A well-educated young Turkish woman on a bus yesterday told me that her ex-husband used to beat and humiliate her. Several years on, she is having trouble creating goals for herself. This month, during a span of 12 days, 12 women were brutally murdered in Turkey. More, if we count girls and teenagers.
Men’s lack of awareness about their role in violence against women is made worse by the media’s own ignorance and manipulation of the issue. Turkey’s media is no exception. But the indicators are all there, on page three in the newspaper and in our apartment buildings, that men are beating the life out of women.
Last month, I watched one of the country’s top talk show hosts, Beyazit Öztürk, interview rock vocalist Aylin Aslım on Kanal D about a project to benefit the "No to domestic violence" campaign. I talked with Aylin this week for the main story on the Women in Sight page about her role in the project. The compilation album and recent concert took its name, "Güldunya", from a previously banned song of hers addressing an honor killing case.
I heard Öztürk criticize the album cover for not relating to abused women because he said its image of bright red lipstick gave the album a cosmopolitan feel. "Unfortunately, people see this issue as far away from them in the southeast," Aylin replied. "It’s the same ratio in Istanbul as in the southeast. The level of education doesn’t have any bearing on the statistics either."
Undeterred by his lack of information, he then suggested that the campaign had gone too far by making violence an issue of men against women. "Shouldn’t we say that this is more a human problem," he said. "No," Aylin said, "It’s a widespread fact that men use violence on women. Women don’t rape their husbands."
"But women beat their children," he said. "Because they are beaten by men," Aylin replied. She told me that at that point, the mostly male university-aged audience groaned in disapproval at her response. And Öztürk told her that he thought she was being too harsh.

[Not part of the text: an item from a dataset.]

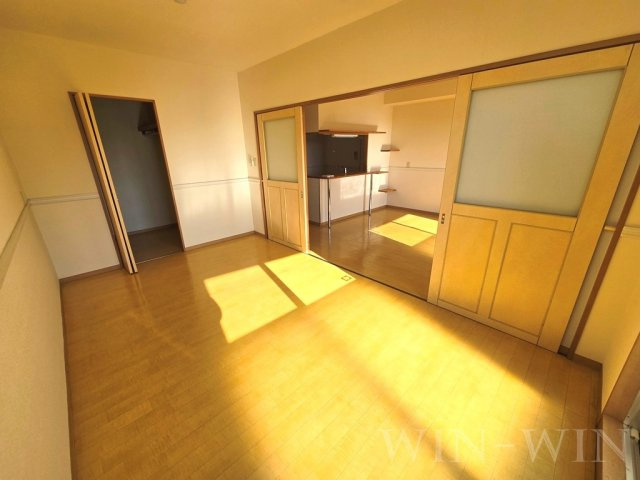 ヴァンティーアの寝室|イメージ（同建物内別部屋の写真です）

"It is so inappropriate to say we shouldn’t see this as a man’s problem," she told me. Disheartened by the young men’s response in the audience, Aylin said, "They made me feel more hopeless."
Whether they know it or not, those young men look to Öztürk as a model for their behavior and a reinforcer of their misguided values. Chauvinism that runs so deep is hard to root out but easy to feed.
And he didn’t stop there. "But I have a lot of ’girl’ friends who seem to get a lot of pleasure from the macho attitude when it comes to choosing a boyfriend," Öztürk said. "I don’t know what kind of women are around you but that’s not true of most women," Aylin told him.
Trickledown violence
They talked about how the streets have become more dangerous. "We used to have young boys protecting the girls and the neighborhood," Öztürk said, adding that those days were gone. "Girls shouldn’t need protection," Aylin said. Especially not from young boys.
"I think the bullying attitude that [Prime Minister Recep Tayyip] Erdoğan represents, a man who carries a knife and isn’t afraid to show it to the public, this affects young people," she told me. "And it has an effect on the street. You can see a woman getting beaten and people don’t do anything about it."
Sadly Öztürk’s overt lack of sensitivity or information about the subject matter is not unique to his show. It seems to be a byproduct of a society equally possessed by violence and apathy. And it sure works for ratings. Not long ago, Aylin and Hülya Gülbahar, a prominent lawyer and an active feminist, were invited on a show by another popular host, Okan Bayülgen, whose program is billed as intellectual and high-class.
"You’re a popular face for women issues," he said to Gülbahar. "Is this because you were a victim yourself?" "No and I’m tired of this question being asked," she replied.
"How selfish," Aylin said, "to think that someone has to suffer to care."